Adaptive Management Strategy for White-nose Syndrome

Effective August 1, 2013 the US Forest Service Rocky Mountain Region will be implementing an adaptive management strategy for white-nose syndrome (WNS) on national forests and grasslands in Colorado, Wyoming, South Dakota, and Kansas. The adaptive management strategy replaces emergency cave closures that have been in place throughout the Region since 2010 when Geomyces destructans (Gd), the fungus that causes WNS, was discovered in Oklahoma.

Neither WNS nor the fungus that causes the disease has yet to be confirmed in the Rocky Mountain Region. The adaptive management approach includes proactive measures to limit the likelihood of introducing the fungus to caves in the region and protect bat populations before the disease arrives.

Information for Cavers

For national forests and grasslands in the Rocky Mountain Region, most caves are open to public access with some important requirements and exceptions:

  1. Registration is required to access caves that are open. 
  2. Clothing and equipment used in states/provinces where white-nosed syndrome is found or suspected are prohibited.
  3. Decontamination procedures following US Fish and Wildlife Service protocols are required by everyone to enter any and all caves.
  4. All known cave hibernacula are closed during the winter hibernation period.

View required decontamination procedures, cave registration, and forest orders listing closed caves.
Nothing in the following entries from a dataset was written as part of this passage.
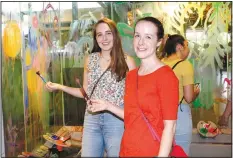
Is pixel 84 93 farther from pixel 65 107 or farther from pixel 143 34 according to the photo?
Result: pixel 65 107

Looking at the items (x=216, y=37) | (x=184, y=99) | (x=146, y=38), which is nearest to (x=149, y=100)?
(x=146, y=38)

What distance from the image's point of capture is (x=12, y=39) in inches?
91.8

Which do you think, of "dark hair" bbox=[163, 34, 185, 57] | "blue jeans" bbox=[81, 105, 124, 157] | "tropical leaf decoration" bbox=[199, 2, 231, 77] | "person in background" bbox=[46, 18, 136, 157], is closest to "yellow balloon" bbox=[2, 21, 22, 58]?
"person in background" bbox=[46, 18, 136, 157]

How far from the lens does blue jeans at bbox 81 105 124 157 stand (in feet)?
5.84

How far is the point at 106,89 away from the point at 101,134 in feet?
0.78

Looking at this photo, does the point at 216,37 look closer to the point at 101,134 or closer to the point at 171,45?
the point at 171,45

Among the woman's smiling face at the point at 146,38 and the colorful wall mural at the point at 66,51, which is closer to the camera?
the woman's smiling face at the point at 146,38

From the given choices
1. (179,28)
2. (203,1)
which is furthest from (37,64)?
(203,1)

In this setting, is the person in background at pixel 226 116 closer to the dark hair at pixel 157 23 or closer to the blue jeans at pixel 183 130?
the blue jeans at pixel 183 130

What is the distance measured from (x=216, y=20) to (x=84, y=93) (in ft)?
4.41

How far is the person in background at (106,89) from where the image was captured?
70.2 inches

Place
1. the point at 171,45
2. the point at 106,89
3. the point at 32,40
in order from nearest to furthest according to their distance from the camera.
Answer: the point at 106,89 < the point at 171,45 < the point at 32,40

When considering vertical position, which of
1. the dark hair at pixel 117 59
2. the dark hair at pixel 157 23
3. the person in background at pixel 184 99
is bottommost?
the person in background at pixel 184 99

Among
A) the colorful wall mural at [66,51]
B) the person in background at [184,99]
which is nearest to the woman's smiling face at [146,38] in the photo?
the person in background at [184,99]
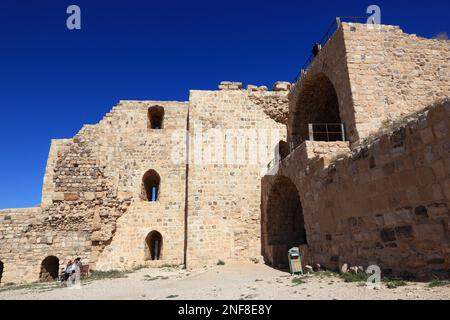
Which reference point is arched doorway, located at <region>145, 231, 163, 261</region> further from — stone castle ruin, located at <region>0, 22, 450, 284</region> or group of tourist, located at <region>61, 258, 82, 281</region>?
group of tourist, located at <region>61, 258, 82, 281</region>

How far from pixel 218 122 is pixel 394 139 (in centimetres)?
920

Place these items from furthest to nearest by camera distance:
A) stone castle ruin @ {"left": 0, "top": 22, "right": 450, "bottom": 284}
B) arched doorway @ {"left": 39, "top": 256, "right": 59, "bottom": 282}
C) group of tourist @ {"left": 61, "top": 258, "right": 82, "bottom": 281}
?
arched doorway @ {"left": 39, "top": 256, "right": 59, "bottom": 282}, group of tourist @ {"left": 61, "top": 258, "right": 82, "bottom": 281}, stone castle ruin @ {"left": 0, "top": 22, "right": 450, "bottom": 284}

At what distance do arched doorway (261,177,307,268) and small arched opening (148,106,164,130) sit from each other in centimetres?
664

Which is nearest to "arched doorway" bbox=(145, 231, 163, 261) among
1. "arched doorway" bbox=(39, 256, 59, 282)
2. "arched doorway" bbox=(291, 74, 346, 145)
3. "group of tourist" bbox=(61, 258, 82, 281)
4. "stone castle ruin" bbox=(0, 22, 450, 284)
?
"stone castle ruin" bbox=(0, 22, 450, 284)

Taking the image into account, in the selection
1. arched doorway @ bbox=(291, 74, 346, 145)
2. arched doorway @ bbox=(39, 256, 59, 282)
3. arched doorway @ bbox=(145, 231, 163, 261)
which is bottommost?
arched doorway @ bbox=(39, 256, 59, 282)

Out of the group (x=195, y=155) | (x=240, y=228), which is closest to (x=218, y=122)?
(x=195, y=155)

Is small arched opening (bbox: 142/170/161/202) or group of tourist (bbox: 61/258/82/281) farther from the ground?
small arched opening (bbox: 142/170/161/202)

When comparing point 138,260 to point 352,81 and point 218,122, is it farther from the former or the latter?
point 352,81

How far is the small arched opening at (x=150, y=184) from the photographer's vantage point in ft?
45.4

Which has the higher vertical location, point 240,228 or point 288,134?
point 288,134

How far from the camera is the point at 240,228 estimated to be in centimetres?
1270

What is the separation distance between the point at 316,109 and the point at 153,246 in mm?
9631

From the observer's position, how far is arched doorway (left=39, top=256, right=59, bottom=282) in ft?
39.4
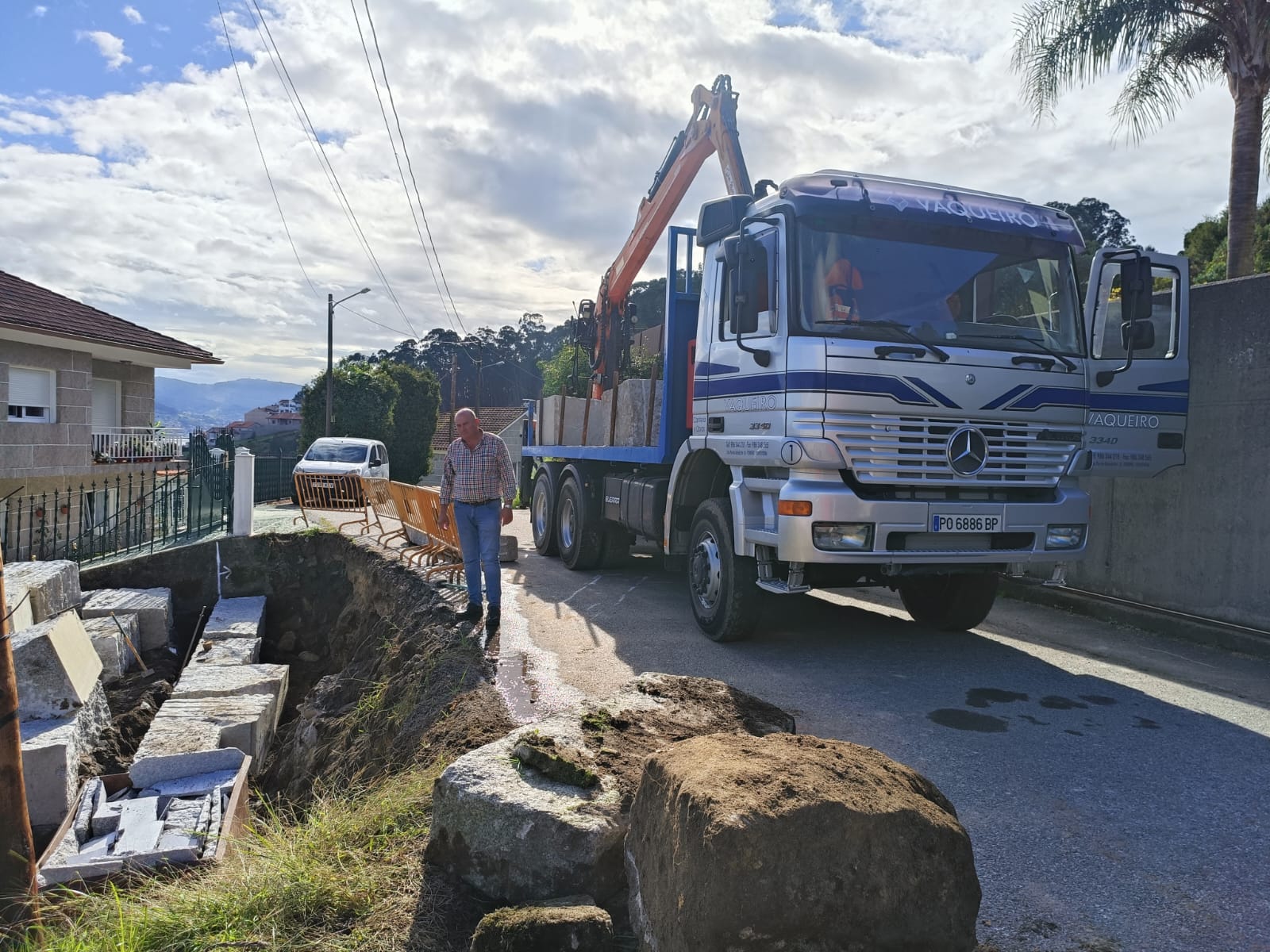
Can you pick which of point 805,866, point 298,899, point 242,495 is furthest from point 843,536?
point 242,495

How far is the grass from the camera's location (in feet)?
10.3

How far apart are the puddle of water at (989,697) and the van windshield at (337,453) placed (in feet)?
57.3

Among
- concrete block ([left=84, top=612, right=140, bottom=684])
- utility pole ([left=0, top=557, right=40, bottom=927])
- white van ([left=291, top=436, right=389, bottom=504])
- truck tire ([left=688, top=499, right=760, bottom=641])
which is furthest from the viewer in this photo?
white van ([left=291, top=436, right=389, bottom=504])

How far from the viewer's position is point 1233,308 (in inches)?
287

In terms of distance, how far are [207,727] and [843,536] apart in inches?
208

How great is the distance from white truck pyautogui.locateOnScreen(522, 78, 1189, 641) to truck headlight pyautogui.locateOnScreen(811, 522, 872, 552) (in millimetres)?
11

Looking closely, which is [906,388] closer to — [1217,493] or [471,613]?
[1217,493]

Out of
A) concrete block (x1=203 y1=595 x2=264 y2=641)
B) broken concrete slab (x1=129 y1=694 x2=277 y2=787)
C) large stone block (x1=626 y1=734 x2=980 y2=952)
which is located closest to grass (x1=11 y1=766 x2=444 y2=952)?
large stone block (x1=626 y1=734 x2=980 y2=952)

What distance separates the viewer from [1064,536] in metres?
6.32

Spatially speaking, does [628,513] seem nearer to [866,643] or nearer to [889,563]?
[866,643]

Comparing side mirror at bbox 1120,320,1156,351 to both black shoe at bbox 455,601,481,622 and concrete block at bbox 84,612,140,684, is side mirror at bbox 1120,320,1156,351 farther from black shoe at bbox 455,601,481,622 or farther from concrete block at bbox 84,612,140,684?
concrete block at bbox 84,612,140,684

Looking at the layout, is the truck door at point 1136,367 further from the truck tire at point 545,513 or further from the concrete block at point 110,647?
the concrete block at point 110,647

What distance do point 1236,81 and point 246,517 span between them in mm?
15251

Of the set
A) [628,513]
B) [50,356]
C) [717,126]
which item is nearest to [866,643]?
[628,513]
About White Nose Syndrome (WNS) in Bats

Bats with White-Nose Syndrome. View an informational video by the National Park Service.Since its discovery in 2006, WNS has caused the death of more than 5 million bats in eastern North America. The disease is caused by a fungus, Geomyces destructans, that was first documented in North America in New York during the winter of 2005-06. The fungus thrives in cool, moist environments common in caves and mines. These locations are also favored by bats when they hibernate each winter.
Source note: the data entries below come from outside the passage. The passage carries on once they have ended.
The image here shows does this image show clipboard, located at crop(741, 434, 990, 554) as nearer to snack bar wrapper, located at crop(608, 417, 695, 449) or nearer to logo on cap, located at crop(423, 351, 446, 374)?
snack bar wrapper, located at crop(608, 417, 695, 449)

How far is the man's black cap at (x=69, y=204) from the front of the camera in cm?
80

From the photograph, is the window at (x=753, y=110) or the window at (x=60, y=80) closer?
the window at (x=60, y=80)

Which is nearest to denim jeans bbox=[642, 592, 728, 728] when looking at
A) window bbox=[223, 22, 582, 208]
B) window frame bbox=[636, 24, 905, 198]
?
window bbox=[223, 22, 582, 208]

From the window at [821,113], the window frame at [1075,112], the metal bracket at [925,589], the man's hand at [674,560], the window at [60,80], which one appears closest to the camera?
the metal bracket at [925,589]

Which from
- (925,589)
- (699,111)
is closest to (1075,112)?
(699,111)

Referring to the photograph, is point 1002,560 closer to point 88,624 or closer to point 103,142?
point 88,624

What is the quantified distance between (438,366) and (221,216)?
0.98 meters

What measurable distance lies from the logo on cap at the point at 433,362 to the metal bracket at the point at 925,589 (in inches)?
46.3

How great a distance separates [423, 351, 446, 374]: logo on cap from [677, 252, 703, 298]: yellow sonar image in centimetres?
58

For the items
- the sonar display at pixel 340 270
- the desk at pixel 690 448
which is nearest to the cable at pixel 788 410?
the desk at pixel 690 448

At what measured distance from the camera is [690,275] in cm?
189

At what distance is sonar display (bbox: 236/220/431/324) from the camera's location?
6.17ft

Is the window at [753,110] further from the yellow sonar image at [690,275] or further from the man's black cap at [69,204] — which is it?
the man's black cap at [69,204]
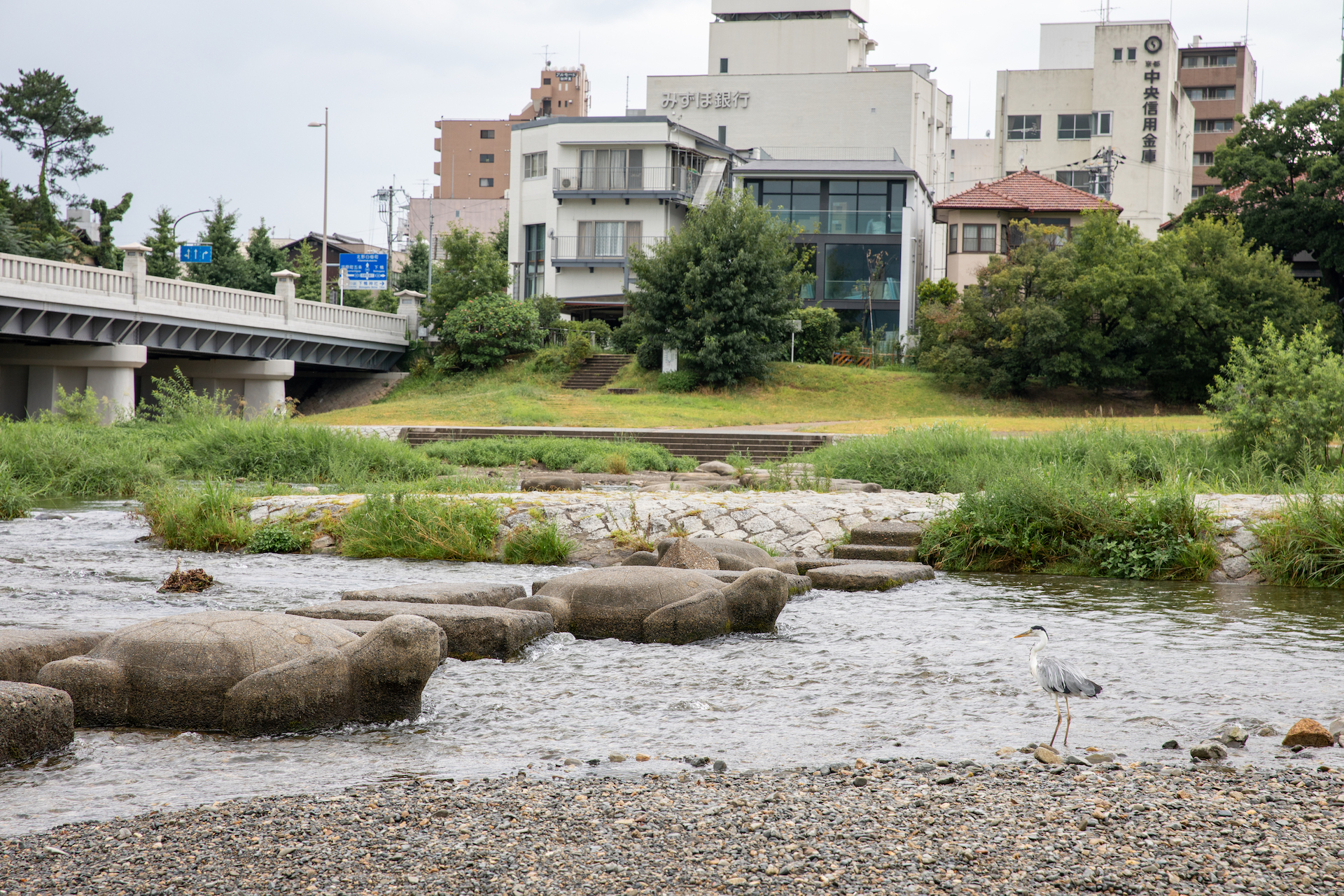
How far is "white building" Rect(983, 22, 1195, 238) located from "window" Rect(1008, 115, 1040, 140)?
1.8 inches

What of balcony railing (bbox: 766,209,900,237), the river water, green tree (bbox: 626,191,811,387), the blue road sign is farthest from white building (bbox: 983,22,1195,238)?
the river water

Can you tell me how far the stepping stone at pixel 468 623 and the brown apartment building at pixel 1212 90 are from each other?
8799 cm

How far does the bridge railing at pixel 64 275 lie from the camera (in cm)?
3272

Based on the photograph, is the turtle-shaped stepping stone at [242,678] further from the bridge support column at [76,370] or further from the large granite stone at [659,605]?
the bridge support column at [76,370]

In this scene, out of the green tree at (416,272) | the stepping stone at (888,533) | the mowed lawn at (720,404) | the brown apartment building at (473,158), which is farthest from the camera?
the brown apartment building at (473,158)

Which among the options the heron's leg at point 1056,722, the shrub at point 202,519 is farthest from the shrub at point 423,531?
the heron's leg at point 1056,722

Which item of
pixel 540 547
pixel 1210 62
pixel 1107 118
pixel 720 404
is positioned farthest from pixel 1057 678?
pixel 1210 62

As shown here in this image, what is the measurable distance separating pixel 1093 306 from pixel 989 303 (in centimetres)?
396

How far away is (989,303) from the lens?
147ft

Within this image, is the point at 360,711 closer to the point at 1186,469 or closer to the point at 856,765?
the point at 856,765

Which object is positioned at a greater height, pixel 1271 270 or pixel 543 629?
pixel 1271 270

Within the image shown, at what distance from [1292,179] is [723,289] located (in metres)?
25.7

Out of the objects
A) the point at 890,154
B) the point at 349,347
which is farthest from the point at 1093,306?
the point at 349,347

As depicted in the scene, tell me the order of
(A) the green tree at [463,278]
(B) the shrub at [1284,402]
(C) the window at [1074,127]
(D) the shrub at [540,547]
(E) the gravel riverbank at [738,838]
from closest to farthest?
(E) the gravel riverbank at [738,838] → (D) the shrub at [540,547] → (B) the shrub at [1284,402] → (A) the green tree at [463,278] → (C) the window at [1074,127]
The spread of the fungus and disease is presumed to be largely based on bat-to-bat interactions, though it is possible humans can inadvertently spread the fungus to uninfected sites.  Spores of the fungus can persist outside cave environments and can be moved by way of clothing and equipment that has been in contact with the fungus in contaminated caves. Frequently asked questions.

Environmental Analysis

Ten of 11 units in the Rocky Mountain Region participated in the Environmental Assessment that compared 3 management alternatives for white-nose syndrome in the Region.  The WNS management objective is to reduce the potential for human introduction, the spread.  

All 10 Forest Supervisors selected the adaptive management alternative, which includes different management approaches (management “Tiers”) based on the status of WNS in the Rocky Mountain Region. Each management tier includes a combination of required and optional management actions designed to provide flexibility to meet local management needs.